In the records below, locate the line containing "Judging by this", then output that line and all later lines exactly, through the last one.

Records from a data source
....

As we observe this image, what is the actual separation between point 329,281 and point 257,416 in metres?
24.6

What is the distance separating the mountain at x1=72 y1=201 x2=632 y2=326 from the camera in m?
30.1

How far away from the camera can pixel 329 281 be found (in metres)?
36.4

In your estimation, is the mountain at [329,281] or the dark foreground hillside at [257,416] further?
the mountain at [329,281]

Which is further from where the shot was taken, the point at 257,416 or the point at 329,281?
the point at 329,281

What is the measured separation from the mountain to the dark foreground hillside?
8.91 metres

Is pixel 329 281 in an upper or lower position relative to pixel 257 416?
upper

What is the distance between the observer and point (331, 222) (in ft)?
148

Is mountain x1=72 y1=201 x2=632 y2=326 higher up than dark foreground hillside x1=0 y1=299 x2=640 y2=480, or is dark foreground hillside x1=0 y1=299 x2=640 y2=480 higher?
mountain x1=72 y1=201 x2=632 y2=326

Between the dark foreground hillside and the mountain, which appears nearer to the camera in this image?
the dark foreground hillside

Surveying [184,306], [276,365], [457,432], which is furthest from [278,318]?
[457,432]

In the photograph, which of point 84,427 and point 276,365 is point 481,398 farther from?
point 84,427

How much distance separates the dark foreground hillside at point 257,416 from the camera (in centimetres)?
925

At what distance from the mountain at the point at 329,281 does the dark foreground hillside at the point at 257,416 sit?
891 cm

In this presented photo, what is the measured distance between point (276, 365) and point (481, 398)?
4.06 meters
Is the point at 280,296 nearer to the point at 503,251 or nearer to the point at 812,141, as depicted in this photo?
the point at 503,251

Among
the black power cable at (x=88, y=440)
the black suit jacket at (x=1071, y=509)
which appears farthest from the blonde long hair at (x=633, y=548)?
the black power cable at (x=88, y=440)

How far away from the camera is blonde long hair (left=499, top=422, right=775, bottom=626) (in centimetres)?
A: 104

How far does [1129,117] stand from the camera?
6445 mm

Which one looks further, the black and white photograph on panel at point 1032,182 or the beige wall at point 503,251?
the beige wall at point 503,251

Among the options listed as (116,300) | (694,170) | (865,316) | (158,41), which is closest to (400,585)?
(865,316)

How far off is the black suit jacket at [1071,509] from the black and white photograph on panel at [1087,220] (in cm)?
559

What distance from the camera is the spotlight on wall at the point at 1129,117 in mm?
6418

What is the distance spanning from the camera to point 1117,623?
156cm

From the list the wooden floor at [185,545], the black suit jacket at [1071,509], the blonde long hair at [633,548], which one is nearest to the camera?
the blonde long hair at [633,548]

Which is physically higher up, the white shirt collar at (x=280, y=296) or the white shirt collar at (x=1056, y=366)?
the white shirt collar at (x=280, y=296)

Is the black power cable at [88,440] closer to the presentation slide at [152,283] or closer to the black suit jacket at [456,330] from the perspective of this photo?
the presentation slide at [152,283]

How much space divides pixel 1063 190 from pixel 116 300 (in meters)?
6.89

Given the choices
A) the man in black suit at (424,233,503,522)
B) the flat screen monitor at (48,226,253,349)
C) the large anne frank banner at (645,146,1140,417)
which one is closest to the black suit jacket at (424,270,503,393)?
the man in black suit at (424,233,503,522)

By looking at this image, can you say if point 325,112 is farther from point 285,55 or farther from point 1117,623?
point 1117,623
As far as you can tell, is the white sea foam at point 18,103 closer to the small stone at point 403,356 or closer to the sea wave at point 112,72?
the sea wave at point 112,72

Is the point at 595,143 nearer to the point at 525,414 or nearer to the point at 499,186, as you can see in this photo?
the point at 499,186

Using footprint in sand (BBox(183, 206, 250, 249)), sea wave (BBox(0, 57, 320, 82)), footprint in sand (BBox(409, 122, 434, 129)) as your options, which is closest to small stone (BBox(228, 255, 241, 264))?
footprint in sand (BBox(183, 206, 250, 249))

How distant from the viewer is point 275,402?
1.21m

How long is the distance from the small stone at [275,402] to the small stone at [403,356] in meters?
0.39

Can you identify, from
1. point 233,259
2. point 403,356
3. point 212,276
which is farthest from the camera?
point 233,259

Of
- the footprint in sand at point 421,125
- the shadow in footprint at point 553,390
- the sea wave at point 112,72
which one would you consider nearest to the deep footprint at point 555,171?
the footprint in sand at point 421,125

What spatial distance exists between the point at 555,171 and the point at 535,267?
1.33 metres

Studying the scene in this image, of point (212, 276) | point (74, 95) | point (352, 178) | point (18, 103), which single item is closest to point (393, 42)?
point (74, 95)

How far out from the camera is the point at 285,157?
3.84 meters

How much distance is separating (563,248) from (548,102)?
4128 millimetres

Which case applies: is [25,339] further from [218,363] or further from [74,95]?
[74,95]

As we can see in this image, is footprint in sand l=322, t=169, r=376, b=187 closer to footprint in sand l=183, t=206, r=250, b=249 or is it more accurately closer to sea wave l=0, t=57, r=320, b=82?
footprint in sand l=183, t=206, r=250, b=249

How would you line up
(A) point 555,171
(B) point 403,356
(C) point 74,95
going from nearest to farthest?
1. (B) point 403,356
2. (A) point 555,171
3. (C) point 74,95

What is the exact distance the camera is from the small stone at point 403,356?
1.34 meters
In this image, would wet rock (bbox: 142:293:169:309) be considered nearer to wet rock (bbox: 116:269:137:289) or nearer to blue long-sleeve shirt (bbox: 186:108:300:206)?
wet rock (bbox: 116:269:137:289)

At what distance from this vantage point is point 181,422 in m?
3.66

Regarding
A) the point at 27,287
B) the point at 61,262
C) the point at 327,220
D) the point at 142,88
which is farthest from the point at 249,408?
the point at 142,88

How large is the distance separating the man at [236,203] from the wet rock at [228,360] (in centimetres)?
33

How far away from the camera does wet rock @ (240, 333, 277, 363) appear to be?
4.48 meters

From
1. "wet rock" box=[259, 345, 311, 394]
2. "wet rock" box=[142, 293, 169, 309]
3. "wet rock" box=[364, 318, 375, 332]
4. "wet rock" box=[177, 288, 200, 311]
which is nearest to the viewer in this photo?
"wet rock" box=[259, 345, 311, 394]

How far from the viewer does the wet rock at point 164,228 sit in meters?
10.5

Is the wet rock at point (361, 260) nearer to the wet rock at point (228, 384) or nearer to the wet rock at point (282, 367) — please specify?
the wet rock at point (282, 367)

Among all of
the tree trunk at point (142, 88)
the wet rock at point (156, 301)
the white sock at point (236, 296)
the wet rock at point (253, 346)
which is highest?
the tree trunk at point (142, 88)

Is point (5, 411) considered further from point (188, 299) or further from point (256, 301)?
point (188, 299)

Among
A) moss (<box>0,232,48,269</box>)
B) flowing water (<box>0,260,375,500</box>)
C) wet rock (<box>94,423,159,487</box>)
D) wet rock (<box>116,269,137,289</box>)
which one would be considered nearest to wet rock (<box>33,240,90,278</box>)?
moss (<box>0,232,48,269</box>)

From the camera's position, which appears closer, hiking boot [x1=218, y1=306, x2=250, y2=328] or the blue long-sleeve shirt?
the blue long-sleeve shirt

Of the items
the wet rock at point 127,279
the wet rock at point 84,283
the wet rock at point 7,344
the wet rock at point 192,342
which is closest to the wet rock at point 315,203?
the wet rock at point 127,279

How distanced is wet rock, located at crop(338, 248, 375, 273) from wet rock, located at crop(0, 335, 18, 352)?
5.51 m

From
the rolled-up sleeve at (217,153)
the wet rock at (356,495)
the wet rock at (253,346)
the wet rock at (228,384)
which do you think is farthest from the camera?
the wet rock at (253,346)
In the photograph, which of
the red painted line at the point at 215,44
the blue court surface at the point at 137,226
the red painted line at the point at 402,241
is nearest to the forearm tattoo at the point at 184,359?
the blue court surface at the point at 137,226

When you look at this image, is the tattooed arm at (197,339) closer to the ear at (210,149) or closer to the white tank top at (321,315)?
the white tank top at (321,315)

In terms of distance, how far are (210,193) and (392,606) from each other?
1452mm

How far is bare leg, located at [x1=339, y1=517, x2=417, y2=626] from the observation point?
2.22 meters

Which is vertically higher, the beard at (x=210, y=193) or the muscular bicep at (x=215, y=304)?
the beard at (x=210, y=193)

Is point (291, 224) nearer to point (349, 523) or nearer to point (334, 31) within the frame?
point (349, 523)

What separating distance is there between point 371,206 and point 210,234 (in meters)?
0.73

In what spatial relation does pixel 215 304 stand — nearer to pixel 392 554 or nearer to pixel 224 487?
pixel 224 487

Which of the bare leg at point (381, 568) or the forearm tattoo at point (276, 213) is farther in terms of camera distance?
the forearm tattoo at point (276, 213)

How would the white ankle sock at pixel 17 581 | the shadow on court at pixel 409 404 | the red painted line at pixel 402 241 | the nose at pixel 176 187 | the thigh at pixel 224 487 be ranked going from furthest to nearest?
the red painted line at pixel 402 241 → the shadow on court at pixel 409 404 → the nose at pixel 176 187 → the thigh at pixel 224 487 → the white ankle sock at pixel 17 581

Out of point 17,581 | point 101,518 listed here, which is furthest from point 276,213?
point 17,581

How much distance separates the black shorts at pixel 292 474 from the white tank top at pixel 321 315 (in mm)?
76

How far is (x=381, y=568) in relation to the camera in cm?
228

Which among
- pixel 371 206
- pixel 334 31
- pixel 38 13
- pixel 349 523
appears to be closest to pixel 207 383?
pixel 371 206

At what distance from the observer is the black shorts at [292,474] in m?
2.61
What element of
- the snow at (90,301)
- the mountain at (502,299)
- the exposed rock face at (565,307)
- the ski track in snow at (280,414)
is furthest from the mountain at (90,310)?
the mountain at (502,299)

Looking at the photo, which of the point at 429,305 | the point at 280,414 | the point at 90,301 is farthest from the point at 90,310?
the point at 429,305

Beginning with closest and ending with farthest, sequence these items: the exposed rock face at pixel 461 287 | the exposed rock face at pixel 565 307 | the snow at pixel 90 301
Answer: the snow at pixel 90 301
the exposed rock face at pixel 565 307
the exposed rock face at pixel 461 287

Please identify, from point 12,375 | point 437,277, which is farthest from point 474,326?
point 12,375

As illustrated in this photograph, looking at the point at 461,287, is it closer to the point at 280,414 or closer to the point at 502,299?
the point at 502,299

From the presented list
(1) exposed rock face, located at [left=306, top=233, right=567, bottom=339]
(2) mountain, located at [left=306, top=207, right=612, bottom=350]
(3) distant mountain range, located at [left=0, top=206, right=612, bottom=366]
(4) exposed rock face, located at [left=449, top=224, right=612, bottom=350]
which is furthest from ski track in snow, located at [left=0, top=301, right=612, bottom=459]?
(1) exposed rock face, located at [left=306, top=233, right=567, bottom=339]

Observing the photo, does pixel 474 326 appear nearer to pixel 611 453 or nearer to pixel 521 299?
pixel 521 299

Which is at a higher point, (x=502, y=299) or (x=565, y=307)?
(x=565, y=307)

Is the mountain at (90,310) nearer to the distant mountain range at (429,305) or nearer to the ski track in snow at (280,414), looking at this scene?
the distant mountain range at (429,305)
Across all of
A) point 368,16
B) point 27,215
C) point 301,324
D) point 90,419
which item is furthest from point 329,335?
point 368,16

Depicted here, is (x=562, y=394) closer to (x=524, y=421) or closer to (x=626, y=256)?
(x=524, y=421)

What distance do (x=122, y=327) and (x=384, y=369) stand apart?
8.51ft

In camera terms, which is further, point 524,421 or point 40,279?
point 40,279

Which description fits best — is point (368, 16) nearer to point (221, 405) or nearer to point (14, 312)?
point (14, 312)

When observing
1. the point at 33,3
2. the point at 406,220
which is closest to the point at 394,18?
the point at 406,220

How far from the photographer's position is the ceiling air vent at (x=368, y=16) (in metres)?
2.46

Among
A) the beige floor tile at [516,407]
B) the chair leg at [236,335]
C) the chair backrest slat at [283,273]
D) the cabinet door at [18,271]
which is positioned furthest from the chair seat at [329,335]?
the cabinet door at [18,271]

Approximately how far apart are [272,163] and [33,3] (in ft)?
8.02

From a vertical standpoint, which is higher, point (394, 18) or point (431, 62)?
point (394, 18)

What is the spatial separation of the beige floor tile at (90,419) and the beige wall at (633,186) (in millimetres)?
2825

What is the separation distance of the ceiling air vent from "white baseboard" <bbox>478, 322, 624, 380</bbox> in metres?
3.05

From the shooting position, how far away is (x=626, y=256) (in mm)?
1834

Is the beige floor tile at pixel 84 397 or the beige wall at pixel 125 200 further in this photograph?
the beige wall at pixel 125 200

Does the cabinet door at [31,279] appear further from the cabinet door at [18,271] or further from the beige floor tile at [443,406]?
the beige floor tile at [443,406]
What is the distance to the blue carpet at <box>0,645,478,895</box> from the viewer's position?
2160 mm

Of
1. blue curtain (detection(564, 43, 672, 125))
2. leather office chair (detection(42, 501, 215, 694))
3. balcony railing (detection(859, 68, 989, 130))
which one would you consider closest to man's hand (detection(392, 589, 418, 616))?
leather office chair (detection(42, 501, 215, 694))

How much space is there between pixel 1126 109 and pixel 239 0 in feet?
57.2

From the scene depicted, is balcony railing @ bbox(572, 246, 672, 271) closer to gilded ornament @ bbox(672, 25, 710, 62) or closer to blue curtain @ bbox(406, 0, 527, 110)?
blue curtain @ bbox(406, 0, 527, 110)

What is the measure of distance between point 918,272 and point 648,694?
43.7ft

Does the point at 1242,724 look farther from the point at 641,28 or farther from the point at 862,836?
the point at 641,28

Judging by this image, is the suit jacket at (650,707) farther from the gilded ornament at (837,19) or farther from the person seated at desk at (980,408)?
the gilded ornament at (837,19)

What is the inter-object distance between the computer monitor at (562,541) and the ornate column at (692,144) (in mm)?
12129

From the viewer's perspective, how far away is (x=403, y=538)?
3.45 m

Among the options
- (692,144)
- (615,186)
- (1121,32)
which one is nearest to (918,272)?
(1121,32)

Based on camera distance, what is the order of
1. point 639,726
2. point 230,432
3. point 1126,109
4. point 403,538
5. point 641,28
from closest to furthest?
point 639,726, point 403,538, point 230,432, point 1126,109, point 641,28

....

● **FINAL RESULT**
Judging by this image, is the suit jacket at (650,707) farther from the gilded ornament at (837,19) or farther from the person seated at desk at (980,408)?
the gilded ornament at (837,19)

What is the inter-object distance between the computer monitor at (562,541) and the ornate column at (692,144) (in mm)?
12129

From the viewer's perspective, how far away is (x=403, y=538)?
3.45 m

Among the options
- (692,144)
- (615,186)
- (1121,32)
which one is nearest to (918,272)?
(1121,32)

Based on camera distance, what is the order of
1. point 639,726
2. point 230,432
3. point 1126,109
4. point 403,538
5. point 641,28
from closest to furthest?
point 639,726, point 403,538, point 230,432, point 1126,109, point 641,28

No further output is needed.